(SOURCE MATERIAL begins)

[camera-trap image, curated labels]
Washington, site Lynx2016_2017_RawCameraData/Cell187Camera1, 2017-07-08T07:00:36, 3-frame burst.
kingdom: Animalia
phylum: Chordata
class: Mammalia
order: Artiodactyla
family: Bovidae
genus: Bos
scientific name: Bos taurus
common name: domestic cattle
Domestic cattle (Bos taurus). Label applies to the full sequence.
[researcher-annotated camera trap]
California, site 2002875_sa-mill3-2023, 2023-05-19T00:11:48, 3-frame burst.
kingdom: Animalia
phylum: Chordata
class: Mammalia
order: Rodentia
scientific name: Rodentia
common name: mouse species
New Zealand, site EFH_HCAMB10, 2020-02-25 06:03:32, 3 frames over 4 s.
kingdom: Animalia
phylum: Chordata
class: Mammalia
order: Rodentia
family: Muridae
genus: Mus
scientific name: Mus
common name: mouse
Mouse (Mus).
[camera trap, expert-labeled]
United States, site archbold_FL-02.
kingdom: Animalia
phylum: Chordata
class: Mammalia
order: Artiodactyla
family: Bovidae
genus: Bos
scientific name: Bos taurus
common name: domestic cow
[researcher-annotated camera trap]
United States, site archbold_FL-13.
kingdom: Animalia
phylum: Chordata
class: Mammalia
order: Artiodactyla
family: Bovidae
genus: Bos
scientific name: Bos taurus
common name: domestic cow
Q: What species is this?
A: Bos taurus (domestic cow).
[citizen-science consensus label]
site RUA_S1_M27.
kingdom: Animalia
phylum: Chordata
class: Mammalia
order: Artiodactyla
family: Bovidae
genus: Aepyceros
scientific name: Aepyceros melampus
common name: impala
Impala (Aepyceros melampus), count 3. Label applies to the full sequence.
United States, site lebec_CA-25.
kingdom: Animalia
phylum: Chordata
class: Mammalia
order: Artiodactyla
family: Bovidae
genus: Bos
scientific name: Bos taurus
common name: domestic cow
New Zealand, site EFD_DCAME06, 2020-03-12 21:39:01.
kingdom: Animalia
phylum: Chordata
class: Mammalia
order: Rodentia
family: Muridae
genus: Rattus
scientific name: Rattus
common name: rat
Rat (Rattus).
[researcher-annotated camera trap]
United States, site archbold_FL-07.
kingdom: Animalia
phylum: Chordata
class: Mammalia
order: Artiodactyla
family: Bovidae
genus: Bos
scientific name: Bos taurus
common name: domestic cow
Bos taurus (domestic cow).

(SOURCE MATERIAL ends)

TASK REQUIREMENTS —
Write out every line of the entries that holds the word "site".

REPLY TO THE TASK —
Washington, site Lynx2016_2017_RawCameraData/Cell187Camera1, 2017-07-08T07:00:36, 3-frame burst.
California, site 2002875_sa-mill3-2023, 2023-05-19T00:11:48, 3-frame burst.
New Zealand, site EFH_HCAMB10, 2020-02-25 06:03:32, 3 frames over 4 s.
United States, site archbold_FL-02.
United States, site archbold_FL-13.
site RUA_S1_M27.
United States, site lebec_CA-25.
New Zealand, site EFD_DCAME06, 2020-03-12 21:39:01.
United States, site archbold_FL-07.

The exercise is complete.